Des tentatives de faits accomplis et une stratégie de lobbying caché
On se souvient de l’année 2010 et de la surprise d’habitants de certaines communes de France qui voyaient arriver des convois « exceptionnels » d’engins d’installation de puits de prospection « non conventionnels », c’est-à-dire visant la recherche d’hydrocarbures de schiste. Seuls l’Etat et les Préfectures (donc l’Etat) étaient informés. Des ministres ont reçu des représentants des intérêts américains et ont décidé d’attribuer des dizaines de permis d’exploration. Devant le tollé suscité par les nombreuses manifestations en 2010 et 2012 (Ardèche, Larzac ; à Château-Thierry dans l’Aisne et à Doue en Seine et Marne), le gouvernement sous NKM (Nathalie Kosciusko-Morizet) décidait de retravailler la « com. ».

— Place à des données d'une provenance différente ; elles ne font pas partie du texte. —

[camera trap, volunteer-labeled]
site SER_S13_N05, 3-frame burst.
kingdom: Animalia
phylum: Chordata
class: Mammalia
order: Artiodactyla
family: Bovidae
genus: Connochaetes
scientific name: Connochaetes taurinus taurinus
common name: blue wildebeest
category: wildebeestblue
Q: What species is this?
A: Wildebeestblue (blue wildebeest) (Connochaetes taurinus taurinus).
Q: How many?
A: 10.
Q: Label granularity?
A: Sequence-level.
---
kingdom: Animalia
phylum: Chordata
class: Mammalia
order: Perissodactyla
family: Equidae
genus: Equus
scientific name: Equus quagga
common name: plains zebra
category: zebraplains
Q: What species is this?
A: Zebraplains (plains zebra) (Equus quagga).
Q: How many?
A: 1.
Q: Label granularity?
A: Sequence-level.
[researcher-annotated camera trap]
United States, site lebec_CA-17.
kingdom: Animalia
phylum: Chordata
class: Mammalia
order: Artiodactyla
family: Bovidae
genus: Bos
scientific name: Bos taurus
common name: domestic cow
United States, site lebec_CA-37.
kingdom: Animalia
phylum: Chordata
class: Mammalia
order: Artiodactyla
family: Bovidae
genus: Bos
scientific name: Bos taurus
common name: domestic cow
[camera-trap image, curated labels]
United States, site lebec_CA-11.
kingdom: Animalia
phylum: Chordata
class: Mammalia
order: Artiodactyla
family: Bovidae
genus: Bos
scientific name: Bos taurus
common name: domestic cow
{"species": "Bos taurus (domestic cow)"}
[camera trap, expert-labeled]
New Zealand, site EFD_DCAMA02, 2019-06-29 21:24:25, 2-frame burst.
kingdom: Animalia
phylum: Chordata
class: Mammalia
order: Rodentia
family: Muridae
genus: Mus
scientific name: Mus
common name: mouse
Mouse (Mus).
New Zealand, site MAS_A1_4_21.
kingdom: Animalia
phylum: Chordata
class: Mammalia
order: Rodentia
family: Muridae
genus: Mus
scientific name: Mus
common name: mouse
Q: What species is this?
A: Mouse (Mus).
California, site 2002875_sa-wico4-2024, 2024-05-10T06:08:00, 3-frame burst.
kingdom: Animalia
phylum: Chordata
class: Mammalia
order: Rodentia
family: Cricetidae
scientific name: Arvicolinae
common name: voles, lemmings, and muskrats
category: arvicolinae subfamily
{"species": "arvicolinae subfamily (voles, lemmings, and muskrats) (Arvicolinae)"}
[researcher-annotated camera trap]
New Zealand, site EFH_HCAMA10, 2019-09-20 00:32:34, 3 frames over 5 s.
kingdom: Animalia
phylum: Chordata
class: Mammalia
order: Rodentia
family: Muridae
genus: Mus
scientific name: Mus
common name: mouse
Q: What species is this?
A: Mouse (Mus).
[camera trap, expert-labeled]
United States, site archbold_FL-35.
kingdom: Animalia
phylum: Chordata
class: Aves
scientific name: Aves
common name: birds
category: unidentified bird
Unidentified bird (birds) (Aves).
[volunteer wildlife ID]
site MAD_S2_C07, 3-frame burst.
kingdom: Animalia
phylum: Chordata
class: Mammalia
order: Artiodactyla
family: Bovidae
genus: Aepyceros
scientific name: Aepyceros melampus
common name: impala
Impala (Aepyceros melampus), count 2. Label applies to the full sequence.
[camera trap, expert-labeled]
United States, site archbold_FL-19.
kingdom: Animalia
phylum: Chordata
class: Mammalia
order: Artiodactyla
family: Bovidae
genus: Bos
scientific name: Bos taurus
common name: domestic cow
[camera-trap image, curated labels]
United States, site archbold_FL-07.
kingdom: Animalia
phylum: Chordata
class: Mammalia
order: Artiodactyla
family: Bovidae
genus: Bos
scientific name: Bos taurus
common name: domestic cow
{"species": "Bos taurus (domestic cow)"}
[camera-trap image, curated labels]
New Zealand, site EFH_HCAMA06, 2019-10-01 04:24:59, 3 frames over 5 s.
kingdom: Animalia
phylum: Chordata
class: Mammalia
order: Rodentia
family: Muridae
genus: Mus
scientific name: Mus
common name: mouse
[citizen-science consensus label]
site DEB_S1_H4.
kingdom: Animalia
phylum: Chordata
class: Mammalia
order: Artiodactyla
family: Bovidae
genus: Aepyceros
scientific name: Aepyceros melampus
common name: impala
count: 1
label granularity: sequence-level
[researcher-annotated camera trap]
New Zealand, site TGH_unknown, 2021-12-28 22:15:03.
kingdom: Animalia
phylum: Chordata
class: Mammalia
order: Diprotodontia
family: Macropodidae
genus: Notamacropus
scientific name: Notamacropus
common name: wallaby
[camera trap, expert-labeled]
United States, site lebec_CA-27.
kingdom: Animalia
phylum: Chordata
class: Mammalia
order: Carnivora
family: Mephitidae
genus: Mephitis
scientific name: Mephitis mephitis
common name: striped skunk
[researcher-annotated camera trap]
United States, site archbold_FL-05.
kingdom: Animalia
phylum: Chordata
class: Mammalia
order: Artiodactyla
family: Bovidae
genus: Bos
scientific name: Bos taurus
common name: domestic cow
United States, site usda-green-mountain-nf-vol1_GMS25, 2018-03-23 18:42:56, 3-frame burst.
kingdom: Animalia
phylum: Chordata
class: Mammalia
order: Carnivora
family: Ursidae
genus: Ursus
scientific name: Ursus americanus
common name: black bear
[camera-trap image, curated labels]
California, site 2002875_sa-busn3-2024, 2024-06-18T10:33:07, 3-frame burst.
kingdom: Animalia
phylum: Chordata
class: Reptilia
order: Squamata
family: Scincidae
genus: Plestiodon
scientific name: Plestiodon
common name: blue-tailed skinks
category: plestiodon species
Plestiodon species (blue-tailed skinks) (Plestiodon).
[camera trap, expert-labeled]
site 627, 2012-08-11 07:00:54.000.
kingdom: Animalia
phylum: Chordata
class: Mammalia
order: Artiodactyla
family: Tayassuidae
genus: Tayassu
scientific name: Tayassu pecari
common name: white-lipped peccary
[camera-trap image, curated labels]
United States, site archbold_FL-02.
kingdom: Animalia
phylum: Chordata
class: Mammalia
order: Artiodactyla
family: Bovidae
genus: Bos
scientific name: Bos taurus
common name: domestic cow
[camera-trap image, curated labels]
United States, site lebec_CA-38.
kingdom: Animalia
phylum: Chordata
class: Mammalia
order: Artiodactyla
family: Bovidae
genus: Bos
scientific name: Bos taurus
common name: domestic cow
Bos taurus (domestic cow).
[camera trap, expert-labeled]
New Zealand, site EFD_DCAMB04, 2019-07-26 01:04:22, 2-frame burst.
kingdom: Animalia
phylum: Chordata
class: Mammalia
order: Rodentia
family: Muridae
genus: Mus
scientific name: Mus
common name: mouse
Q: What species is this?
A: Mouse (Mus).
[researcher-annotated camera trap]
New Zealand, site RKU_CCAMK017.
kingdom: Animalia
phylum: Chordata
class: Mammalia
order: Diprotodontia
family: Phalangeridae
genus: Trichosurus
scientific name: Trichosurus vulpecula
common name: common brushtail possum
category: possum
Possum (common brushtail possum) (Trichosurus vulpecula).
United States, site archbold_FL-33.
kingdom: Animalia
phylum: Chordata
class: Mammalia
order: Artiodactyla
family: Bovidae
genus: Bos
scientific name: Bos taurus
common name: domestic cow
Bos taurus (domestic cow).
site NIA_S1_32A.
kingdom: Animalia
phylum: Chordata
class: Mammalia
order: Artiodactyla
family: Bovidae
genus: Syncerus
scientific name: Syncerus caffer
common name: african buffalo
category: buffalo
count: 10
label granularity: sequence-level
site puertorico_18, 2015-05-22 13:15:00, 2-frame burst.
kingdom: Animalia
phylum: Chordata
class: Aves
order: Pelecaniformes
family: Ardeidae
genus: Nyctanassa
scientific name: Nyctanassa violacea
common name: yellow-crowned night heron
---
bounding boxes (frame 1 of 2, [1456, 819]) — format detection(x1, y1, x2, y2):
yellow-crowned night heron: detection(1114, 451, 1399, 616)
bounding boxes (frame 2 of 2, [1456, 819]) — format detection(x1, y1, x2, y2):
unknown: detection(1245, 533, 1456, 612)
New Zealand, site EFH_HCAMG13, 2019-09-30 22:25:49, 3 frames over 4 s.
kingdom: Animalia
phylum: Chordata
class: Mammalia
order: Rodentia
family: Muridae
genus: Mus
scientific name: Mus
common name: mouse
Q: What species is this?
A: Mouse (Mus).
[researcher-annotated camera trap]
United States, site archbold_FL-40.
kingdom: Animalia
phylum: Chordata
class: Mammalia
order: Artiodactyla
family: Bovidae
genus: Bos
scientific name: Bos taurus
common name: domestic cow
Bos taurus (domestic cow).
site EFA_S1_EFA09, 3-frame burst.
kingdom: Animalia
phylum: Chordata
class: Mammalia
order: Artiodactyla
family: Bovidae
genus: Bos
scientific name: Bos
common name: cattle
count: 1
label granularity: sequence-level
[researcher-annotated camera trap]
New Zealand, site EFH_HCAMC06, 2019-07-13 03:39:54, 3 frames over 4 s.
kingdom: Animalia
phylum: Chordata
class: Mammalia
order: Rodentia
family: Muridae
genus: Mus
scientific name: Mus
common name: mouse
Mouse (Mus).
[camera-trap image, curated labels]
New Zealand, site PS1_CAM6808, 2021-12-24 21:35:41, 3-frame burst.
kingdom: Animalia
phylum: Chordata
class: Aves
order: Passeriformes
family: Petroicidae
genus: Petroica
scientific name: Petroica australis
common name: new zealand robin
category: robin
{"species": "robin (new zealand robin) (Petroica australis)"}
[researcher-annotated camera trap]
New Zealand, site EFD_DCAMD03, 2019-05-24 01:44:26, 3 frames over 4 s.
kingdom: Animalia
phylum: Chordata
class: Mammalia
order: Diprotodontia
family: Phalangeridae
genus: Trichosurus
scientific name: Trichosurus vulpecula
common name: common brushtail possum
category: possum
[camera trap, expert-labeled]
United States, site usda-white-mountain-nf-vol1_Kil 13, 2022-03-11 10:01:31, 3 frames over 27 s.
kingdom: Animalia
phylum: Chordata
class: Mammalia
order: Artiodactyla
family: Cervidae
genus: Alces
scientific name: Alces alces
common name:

Cherchant à devancer une opposition sur le plan législatif, les parlementaires UMP firent adopter un texte de loi à l’assemblée, qui stipulait que dorénavant, les dites sociétés devraient signer une simple lettre renonçant à la « technique de la fracturation hydraulique » afin de conserver ou obtenir leurs permis d’exploration. Conséquence : ce texte, dont le vrai but était de créer un effet d’annonce afin de désamorcer les protestations des populations, a généré depuis des dizaines d’attribution de permis à ces sociétés. N’ayant pour l’instant pas le droit d’utiliser cette technique, ces sociétés ont pu avancer leurs pions en attendant.
C’est alors qu’en dressant un état des lieux de l’attribution des sous-sols en Seine et Marne par exemple, on s’aperçoit que 90 pour cent du territoire est désormais couvert par des permis d’hydrocarbures, toutes catégories confondues : puits conventionnels exploités, puits conventionnels non exploités, puis non-conventionnels dits « d’exploration » non exploités… Les zones concernées s’étendent du fond du département jusqu’à Marne-La-Vallée : Emerainville, Roissy, etc. et sont couvertes par des permis de prospection. La Seine et Marne est un département plus grand que l’ensemble des autres départements d’Ile de France réunis. C’est un département-ressource (eau, agriculture, etc.) pour toute l’Ile de France.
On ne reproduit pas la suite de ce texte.